* [Exercise aim]:
Please reproduce the passage of the song article from "Track listing" up to and including "at number 31.", word for word.

* [Extract]:

---+---

"Poker Face" (Japanese: ポーカー・フェイス; stylized as "poker face") is the debut single by Japanese singer Ayumi Hamasaki for her album A Song for ××. It was released under Avex Trax on 8 April 1998. Hamasaki wrote the lyrics and Yasuhiko Hoshino composed the music. The song peaked at number 20 on the Japanese Singles Chart and was certified as Gold by the Recording Industry Association of Japan (RIAJ). The song was re-released in 2001.

Chart performance
"Poker Face" entered at #20 on the charts with 11,520 units sold in its opening week and charted for six weeks. The single sold a total of 43,140 copies. The single was certified Gold by the RIAJ.

Music video
The music video for "Poker Face" was directed by Takeishi Wataru. The video focuses on Hamasaki standing in front of a large tree filled with television monitors that show her in various locations. It also shows her playing with animals.

Promotion
The song was used as the opening theme of a Japanese TV show called "Count Down TV".

Track listing
 "Poker Face"
 "Friend"
 "Poker Face" (Instrumental)
 "Friend" (Instrumental)

Re-release 

This single was re-released on February 28, 2001, featuring four new songs. The song re-entered the Japanese Singles Chart and peaked at number 31.

---+---

* [Stored data]:
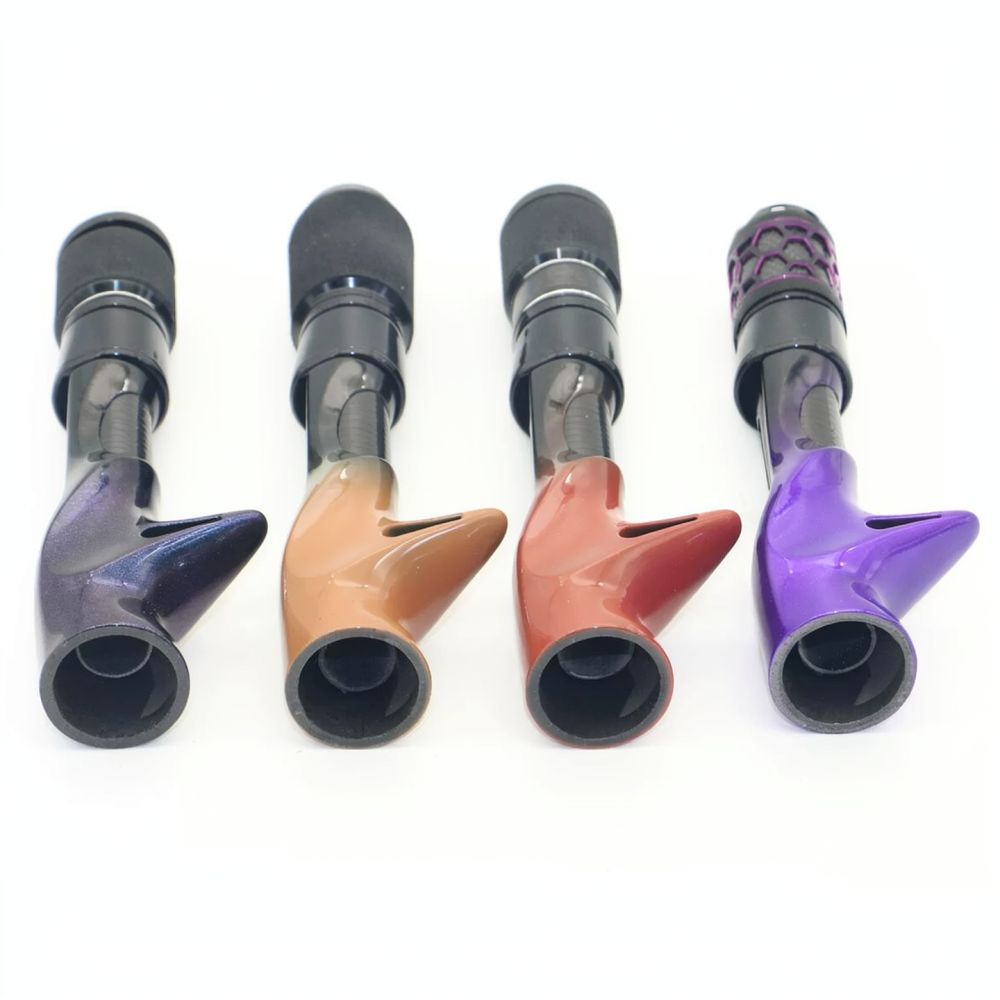 Reel Handle - Para Fuji ACS 16 15, suporte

---+---

* [Answer area]:
Track listing
 "Poker Face"
 "Friend"
 "Poker Face" (Instrumental)
 "Friend" (Instrumental)

Re-release 

This single was re-released on February 28, 2001, featuring four new songs. The song re-entered the Japanese Singles Chart and peaked at number 31.